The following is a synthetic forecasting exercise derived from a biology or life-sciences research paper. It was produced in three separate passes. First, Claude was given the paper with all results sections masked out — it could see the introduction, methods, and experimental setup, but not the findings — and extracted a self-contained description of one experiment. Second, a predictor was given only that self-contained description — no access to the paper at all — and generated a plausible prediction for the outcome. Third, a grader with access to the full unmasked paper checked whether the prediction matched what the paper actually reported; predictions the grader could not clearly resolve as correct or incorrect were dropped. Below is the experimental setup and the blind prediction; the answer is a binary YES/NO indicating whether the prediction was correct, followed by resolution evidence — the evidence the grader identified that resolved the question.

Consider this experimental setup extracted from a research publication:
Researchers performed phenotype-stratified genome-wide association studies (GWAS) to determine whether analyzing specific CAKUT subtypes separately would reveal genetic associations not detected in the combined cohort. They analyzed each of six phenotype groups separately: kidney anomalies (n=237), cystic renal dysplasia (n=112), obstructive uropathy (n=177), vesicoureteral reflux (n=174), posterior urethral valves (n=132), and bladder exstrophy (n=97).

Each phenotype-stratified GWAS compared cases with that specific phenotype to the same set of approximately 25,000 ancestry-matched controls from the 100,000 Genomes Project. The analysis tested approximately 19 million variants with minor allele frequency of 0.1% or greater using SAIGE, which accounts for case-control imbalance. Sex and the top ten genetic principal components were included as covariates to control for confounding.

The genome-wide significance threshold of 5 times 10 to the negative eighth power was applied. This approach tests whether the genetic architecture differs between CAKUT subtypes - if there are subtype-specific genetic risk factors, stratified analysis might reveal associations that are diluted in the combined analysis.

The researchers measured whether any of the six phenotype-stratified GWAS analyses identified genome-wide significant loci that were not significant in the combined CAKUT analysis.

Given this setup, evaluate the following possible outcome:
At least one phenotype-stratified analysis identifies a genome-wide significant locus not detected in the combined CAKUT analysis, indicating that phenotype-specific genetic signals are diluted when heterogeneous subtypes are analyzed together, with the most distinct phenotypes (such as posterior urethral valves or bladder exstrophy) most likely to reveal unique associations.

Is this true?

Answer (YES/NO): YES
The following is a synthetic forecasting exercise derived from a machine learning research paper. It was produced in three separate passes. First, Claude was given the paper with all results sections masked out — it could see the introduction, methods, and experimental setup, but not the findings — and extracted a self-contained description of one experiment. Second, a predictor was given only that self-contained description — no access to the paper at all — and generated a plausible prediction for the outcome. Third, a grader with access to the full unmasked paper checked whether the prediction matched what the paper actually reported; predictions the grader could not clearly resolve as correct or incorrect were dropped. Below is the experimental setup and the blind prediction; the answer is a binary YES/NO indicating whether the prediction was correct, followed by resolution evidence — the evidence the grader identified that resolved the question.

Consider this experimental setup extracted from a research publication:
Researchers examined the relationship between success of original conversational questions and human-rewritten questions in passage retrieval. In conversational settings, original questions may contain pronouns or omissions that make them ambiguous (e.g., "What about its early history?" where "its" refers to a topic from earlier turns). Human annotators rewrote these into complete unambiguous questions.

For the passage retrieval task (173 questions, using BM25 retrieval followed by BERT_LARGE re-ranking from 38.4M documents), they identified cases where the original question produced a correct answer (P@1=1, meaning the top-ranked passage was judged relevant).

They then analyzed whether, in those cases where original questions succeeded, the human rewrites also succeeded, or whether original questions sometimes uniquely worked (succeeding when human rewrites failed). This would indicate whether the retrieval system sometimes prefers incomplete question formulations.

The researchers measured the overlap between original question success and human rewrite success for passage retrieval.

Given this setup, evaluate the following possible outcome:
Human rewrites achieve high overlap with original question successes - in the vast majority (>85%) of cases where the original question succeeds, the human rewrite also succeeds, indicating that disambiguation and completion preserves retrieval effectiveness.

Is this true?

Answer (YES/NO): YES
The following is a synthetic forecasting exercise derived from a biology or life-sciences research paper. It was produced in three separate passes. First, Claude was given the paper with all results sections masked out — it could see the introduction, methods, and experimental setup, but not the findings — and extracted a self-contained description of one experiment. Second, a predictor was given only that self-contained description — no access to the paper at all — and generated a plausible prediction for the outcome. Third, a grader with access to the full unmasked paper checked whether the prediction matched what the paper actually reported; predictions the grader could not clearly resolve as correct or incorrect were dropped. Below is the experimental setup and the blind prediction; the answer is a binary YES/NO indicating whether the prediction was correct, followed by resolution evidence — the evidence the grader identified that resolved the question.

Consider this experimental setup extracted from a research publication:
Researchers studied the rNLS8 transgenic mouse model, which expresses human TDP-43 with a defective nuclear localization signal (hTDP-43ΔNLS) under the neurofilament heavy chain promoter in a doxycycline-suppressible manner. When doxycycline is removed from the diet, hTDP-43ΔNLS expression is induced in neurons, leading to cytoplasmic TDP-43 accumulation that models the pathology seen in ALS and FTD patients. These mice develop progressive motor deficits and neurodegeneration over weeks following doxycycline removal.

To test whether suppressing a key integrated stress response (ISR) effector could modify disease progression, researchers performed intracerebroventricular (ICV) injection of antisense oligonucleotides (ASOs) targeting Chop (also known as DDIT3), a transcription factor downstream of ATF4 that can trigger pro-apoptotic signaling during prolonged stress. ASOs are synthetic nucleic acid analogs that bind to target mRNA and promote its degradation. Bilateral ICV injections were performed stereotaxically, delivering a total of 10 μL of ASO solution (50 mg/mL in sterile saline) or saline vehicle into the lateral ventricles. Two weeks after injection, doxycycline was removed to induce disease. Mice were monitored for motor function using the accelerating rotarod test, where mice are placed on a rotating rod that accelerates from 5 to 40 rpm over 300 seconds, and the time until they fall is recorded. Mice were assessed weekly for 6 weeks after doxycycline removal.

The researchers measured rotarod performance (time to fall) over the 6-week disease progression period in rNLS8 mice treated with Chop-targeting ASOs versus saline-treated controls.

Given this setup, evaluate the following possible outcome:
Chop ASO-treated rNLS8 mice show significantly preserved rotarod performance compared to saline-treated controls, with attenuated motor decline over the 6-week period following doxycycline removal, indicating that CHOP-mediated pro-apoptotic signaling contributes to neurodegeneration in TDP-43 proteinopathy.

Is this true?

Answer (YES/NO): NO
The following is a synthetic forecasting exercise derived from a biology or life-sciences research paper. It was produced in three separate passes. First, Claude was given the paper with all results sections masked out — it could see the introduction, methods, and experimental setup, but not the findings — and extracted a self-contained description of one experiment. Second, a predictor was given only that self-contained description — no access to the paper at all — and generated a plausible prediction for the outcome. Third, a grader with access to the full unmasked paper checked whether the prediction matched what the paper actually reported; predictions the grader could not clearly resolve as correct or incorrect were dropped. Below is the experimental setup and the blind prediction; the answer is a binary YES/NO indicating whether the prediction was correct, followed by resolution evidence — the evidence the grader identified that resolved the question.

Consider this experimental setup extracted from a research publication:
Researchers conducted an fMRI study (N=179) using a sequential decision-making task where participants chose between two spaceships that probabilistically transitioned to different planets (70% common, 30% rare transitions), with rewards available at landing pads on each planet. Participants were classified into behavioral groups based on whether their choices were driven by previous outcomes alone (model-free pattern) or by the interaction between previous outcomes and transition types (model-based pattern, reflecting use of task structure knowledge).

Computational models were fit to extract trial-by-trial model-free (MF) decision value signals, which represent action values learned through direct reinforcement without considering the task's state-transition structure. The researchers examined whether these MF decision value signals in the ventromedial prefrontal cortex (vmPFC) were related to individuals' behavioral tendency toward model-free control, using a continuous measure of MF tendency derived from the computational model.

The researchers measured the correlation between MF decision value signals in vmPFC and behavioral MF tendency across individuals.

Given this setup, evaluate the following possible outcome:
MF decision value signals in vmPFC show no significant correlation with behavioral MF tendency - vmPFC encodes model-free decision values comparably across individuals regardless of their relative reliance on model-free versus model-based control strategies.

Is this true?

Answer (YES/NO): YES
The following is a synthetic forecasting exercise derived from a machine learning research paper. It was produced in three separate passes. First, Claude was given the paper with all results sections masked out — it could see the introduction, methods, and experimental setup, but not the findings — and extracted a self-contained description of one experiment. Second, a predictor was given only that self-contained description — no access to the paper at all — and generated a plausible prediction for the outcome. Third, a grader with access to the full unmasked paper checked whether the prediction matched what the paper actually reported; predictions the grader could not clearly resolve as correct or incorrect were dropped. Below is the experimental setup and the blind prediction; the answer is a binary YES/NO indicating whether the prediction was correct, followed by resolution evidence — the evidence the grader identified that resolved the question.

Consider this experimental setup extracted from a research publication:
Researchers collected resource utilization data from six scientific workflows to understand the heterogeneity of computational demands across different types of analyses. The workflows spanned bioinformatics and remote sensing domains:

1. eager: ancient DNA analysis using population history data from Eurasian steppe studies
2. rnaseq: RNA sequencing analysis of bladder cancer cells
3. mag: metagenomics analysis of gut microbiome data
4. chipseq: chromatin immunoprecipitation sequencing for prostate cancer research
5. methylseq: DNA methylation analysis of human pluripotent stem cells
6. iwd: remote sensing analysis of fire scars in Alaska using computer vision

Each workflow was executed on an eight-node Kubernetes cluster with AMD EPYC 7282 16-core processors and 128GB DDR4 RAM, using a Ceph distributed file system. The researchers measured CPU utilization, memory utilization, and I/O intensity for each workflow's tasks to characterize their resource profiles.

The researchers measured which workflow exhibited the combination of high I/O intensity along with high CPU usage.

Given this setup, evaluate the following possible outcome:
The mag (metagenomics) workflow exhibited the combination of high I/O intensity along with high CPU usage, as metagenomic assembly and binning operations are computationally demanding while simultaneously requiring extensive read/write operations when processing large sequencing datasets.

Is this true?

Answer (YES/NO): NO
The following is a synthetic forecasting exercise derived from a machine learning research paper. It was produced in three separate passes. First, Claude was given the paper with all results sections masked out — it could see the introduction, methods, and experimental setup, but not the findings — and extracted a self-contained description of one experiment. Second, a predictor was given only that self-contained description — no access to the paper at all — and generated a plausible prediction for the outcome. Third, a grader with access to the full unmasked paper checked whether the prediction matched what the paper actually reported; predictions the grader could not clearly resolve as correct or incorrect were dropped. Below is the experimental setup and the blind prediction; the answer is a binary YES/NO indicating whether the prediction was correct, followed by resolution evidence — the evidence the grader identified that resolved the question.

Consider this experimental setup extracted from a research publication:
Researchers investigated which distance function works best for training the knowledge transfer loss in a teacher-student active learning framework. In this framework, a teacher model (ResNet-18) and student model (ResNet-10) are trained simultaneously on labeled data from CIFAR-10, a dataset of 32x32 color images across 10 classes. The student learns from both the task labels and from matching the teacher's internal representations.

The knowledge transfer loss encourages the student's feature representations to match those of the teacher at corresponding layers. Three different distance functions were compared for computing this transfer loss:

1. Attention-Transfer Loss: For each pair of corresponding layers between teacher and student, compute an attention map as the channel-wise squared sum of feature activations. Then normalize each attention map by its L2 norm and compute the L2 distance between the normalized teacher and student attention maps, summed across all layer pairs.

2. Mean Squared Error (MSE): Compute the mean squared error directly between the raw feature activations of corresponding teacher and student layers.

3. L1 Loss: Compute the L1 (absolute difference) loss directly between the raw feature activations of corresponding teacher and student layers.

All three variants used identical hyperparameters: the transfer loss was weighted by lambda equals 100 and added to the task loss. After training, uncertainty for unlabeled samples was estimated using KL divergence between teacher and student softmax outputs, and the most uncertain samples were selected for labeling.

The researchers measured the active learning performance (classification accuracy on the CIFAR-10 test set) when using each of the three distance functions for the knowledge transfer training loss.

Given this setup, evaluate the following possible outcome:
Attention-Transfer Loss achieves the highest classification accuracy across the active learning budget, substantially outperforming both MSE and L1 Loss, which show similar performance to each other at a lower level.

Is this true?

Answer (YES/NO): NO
════════════════════
[The problem]: Lines with "structure": find them in the data and copy each one.

[Reply]:
Researchers conducted an fMRI study (N=179) using a sequential decision-making task where participants chose between two spaceships that probabilistically transitioned to different planets (70% common, 30% rare transitions), with rewards available at landing pads on each planet. Participants were classified into behavioral groups based on whether their choices were driven by previous outcomes alone (model-free pattern) or by the interaction between previous outcomes and transition types (model-based pattern, reflecting use of task structure knowledge).
Computational models were fit to extract trial-by-trial model-free (MF) decision value signals, which represent action values learned through direct reinforcement without considering the task's state-transition structure. The researchers examined whether these MF decision value signals in the ventromedial prefrontal cortex (vmPFC) were related to individuals' behavioral tendency toward model-free control, using a continuous measure of MF tendency derived from the computational model.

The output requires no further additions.